» **Task instructions**
[a] In the passage on in-house and contract engineering, condense the paragraph beginning "When a project involves new process" into a shorter version that keeps its main facts.
[b] Extend the passage on in-house and contract engineering with a further paragraph that begins after its final sentence.

» **Source extract**
LG also employs modularization. For example, the "baseline process module" it offers as the primary process train for biotech facilities greatly shortens schedules while lowering and design costs, according to Jones. LG ties all these innovations together with web-based project management to improve information-sharing among the design team and engineers.

Using In-House Staff For the Basics

Typically, larger companies do initial project work in-house before calling in contractors.

"They use in-house engineering to define basic parameters of a project, then bring in people like us to enhance the design," says Dave Goswami, principal at IPS, Lafayette Hill, Pa.

When a project involves new process or plant technologies, though, hired guns are brought in much earlier. "In-house engineers aren't always up to date on the latest innovations," Goswami adds, especially when a company plans to launch a new type of product---say, a traditional manufacturer decides to develop a biologic, a drug with a new delivery system or a new manufacturing process involving cell culture or fermentation. "In these cases we can help with technology development, scale up, equipment specification, validation, vendors, capacity analysis, human resource allocation and facility layout," Goswami says.

» **Records provided**

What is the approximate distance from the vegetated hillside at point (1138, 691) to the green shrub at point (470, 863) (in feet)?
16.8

--

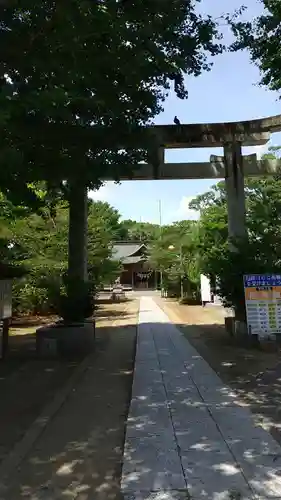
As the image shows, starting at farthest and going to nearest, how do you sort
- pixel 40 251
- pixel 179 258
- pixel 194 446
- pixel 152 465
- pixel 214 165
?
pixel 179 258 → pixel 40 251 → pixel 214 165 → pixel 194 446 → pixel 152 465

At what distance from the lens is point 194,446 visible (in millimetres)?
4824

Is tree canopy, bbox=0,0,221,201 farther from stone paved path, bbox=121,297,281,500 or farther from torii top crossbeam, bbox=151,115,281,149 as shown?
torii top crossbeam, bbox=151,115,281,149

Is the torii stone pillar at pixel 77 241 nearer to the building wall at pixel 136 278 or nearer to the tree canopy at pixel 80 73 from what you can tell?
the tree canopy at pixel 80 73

» **Task-by-task results**
[a]
Companies bring in outside engineers much earlier when a project involves new process or plant technologies. Goswami says in-house engineers aren't always current on the latest innovations. This is especially true when a company launches a new type of product, such as a biologic, a drug with a new delivery system, or a process involving cell culture or fermentation. In these cases, he says, contractors can help with:
- technology development and scale-up
- equipment specification, validation and vendors
- capacity analysis and human resource allocation
- facility layout

[b]
Risk related to product approvals plays mightily in all decisions, although differently at larger vs. smaller sponsors. "After they decide to move forward, larger firms plunge ahead because they want to be the first guy in," says Goswami. "Smaller companies must hedge their bets somewhat."

Building "launch" facilities is one strategy that companies, particularly smaller ones, are using to hedge their bets. "We try to get them into a facility that's functional and can be validated within their budgets. Risk minimization is one of the first discussions we have," Goswami says.

Flat capital spending and fewer new drug approvals have presented operating companies with a dichotomy. "Companies are eager to take advantage of supplier competition," says Patrick Hurley, principal consultant with the New York-based consultancy Cap Gemini Ernst & Young. "At the same time, they're interested in reducing long-term support costs through standardization." Long-term contracts help many to resolve this conundrum, and get both price and standardization, he says.

Integration? Most companies still don't get it

Assuming, of course, that companies can make products and services from disparate suppliers work together. Although this concept may seem obvious, it's surprising how many reputable companies still don't "get it," Hurley say.

Recently, Hurley was involved with a new, costly biologics facility for a large pharmaceutical client. When they were designing a new plant, he says, they decided to use a warehouse design with very narrow aisles for storage, but also specified that weigh-and-dispense functions be conducted within the warehouse.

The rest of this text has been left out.